Recall that the NAH claims many kinds of minds would converge on developing similar abstractions to summarize the world around them. If the NAH is true, then there is a clear vector for “translation” between the internal concepts used by humans and those used by AI systems: just convert both to the corresponding “natural” abstraction! Thus, we’d have a hard time doing such translation without a theory of abstraction itself.
While less-discussed, one assumption of the NAH is that an A(G)I would have use for concepts at all. That is, it would not be directly simulating reality. This seems overwhelmingly likely to be true, given how much computational power would be needed to accurately simulate reality at the quantum level.

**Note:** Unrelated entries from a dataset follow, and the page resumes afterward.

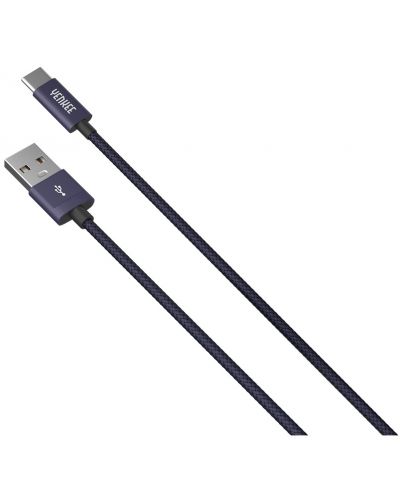 Кабел Yenkee - 301 BE, USB-A/USB-C, 1 m, син - 2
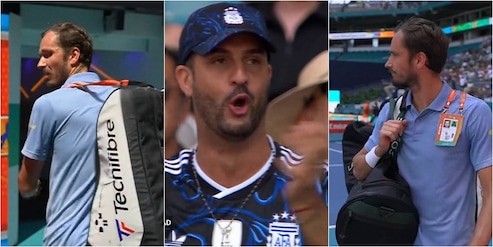 Medvedev e il gesto di stizza che fa discutere contro un tifoso argentino dopo la sconfitta con Cerundolo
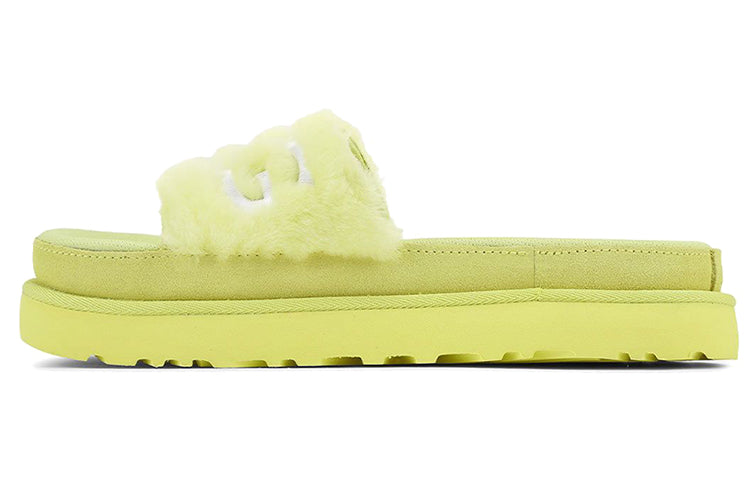 (WMNS) UGG Laton Fur Slide Yellow Slippers 1111236-MRT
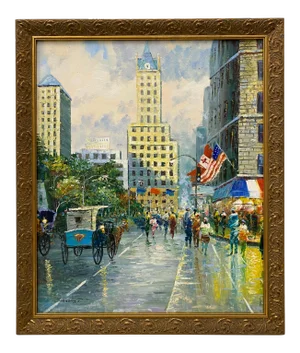 20th Century Cityscape W/ Figures & Flags by Sebastian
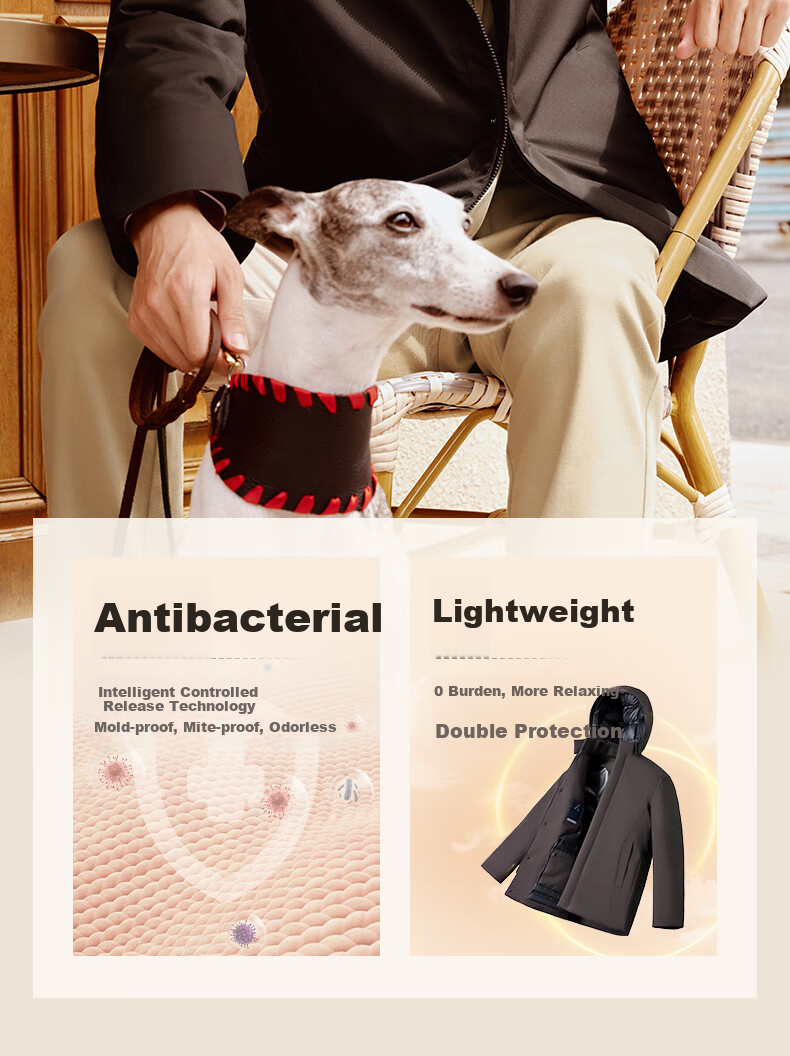Goldlion [Waterproof/Oil/Stain Resistant] 25 Autumn Winter Men's Down Jacket Windproof Warm Lightweight Outdoor Coat Light Beige 2XL 2
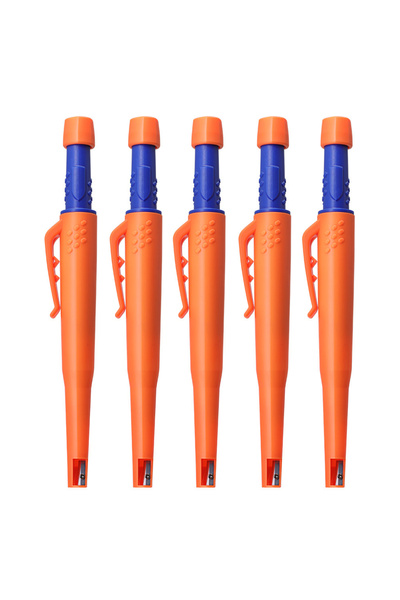 Choice 5pcs orange 5Pcs Solid Carpenter Pencils, Refill Deep Hole Marking And...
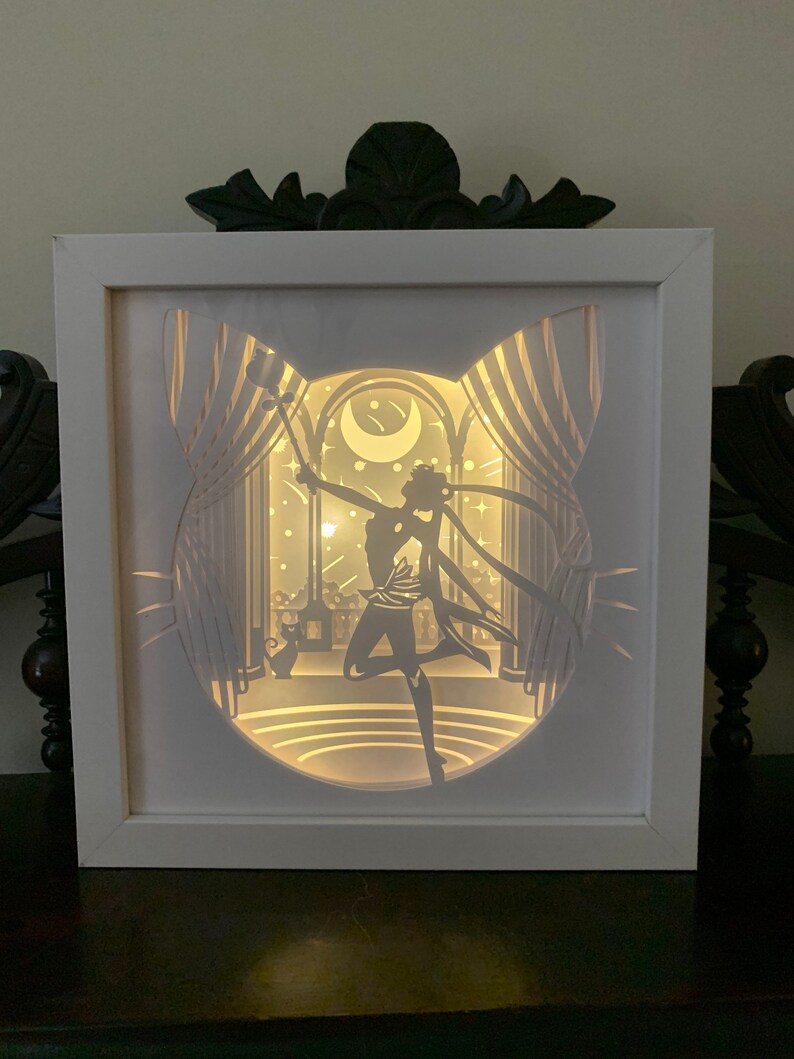 Sailor Moon, Anime Manga Fantasy, Lightbox lighted shadow box frame , light lamp, bedroom decor, great for a fan’s room or game room 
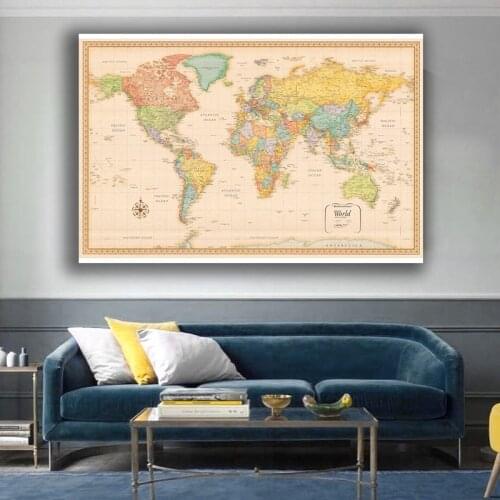 150x100cm World Map Classic Edition Non-woven Vinyl Spray Map Without National Flag Poster and Prints for Home Office Supplies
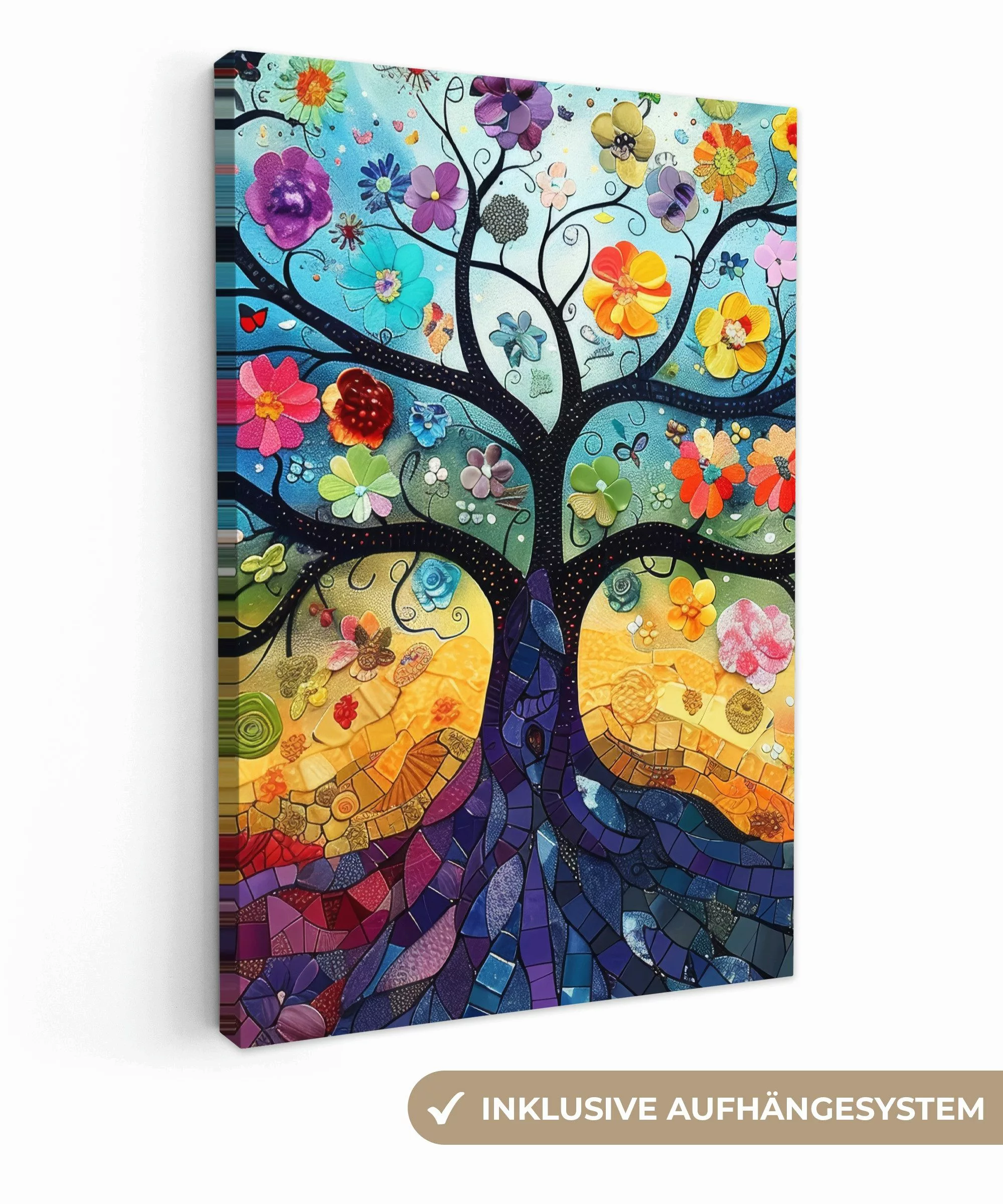 OneMillionCanvasses® Leinwandbild Baum - Bunt - günstig online kaufen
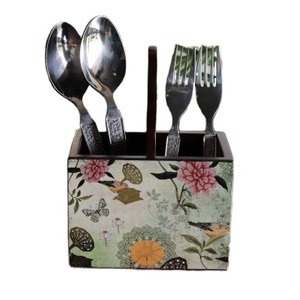 Logo personnalisé porte-couverts en bois d'acacia autocollant imprimé double vaisselle de stockage caddie organisateur usine 4-Packs de stockage de couverts - Product Image 1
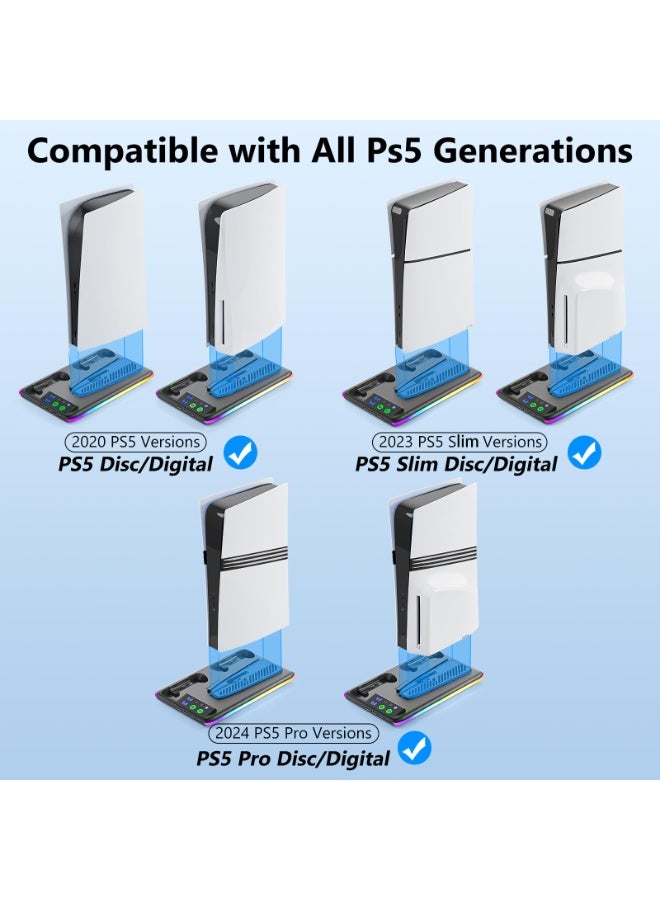 PS5 Stand and Cooling Station with Dual Controller Charger, PS5 Cooling Fan with RGB LED Light and USB Hub, Multifunctional Vertical Charging Dock for PlayStation 5 Accessories, Compatible with PS5 Pro, PS5 Slim and PS5 Console, Gaming Station with Controller Charging and Storage Organizer - Image 2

If an AGI’s cognition is bounded, it will be processing reality in a way that throws away information, meaning it must be using abstractions in the sense noted above.
Nevertheless, we could still imagine abstraction theory being useful if an AI uses non-natural concepts (i.e. if the NAH were false). After all, a theory of abstraction would tell us, in more detail, how much information about AI systems we could throw away and still get useful predictions about their behavior. But would abstraction theory really be necessary?
After all, what about existing prediction/steering entities that didn’t need Wentworth-style abstraction theory? Isaac Newton didn’t have “minimal maps” lying around when he created his Laws of Motion. Albert Einstein probably didn’t have a probability graph on his desk when he came up with General Relativity. So maybe we don’t need a “theory of abstraction” to steer cognition “well enough” to avoid catastrophe. After all, we probably shouldn’t wait around for the provably-correct interpretation of quantum mechanics or a solution to all of philosophy, either. Why bother with abstractions, especially if the NAH is false?
Because the absence of natural abstractions simply moves the which-information-to-throw-away problem to a different step. Instead of translating human concepts to “natural” concepts, and then into AI concepts, we have to translate human concepts directly into AI concepts. If (as conjectured above) an AI will use abstractions of any sort, we must understand those abstractions well enough to [modify them and reasonably expect [predictable changes in the AI’s behavior]].
If steering cognition (as conjectured) is necessary to aligning AI, then AI alignment requires understanding abstraction deeply enough to translate our intentions (or, possibly, any intentions) into concepts that guide the AI. Even if there’s multiple indirect layers between “steering mechanism” and “AI goals”, as long as human minds are too bounded to “just use all the information at hand” to control an AI, we will need a theory of abstractions.
We’re not just developing abstractions to apply to an AI; we are developing abstractions that must, themselves, work with whatever abstractions an AGI ends up having.
If we think the “abstraction agenda” is correct, then our estimate of AGI-caused catastrophe should decrease. After all, settling on this approach should make alignment more tractable. Additionally, if the NAH is true, AI alignment is simplified because human and AI minds could both reliably “point” to the same things in the world.
Still, this is no cause for complacency! “Tractable” does not mean “easy” or “quick to make progress on”. One example: It took several months between John Wentworth posting his semiformal results, and the conversion of some of those results into formal proofs. If your timelines are short enough, this glacial pace of work should frighten you! Then again, some other alignment research (including interpretability) is somewhat converging on results and ideas that we’d expect to see in a mature “abstraction theory” subfield, so maybe a lot of breakthroughs are likely to happen quickly and soon.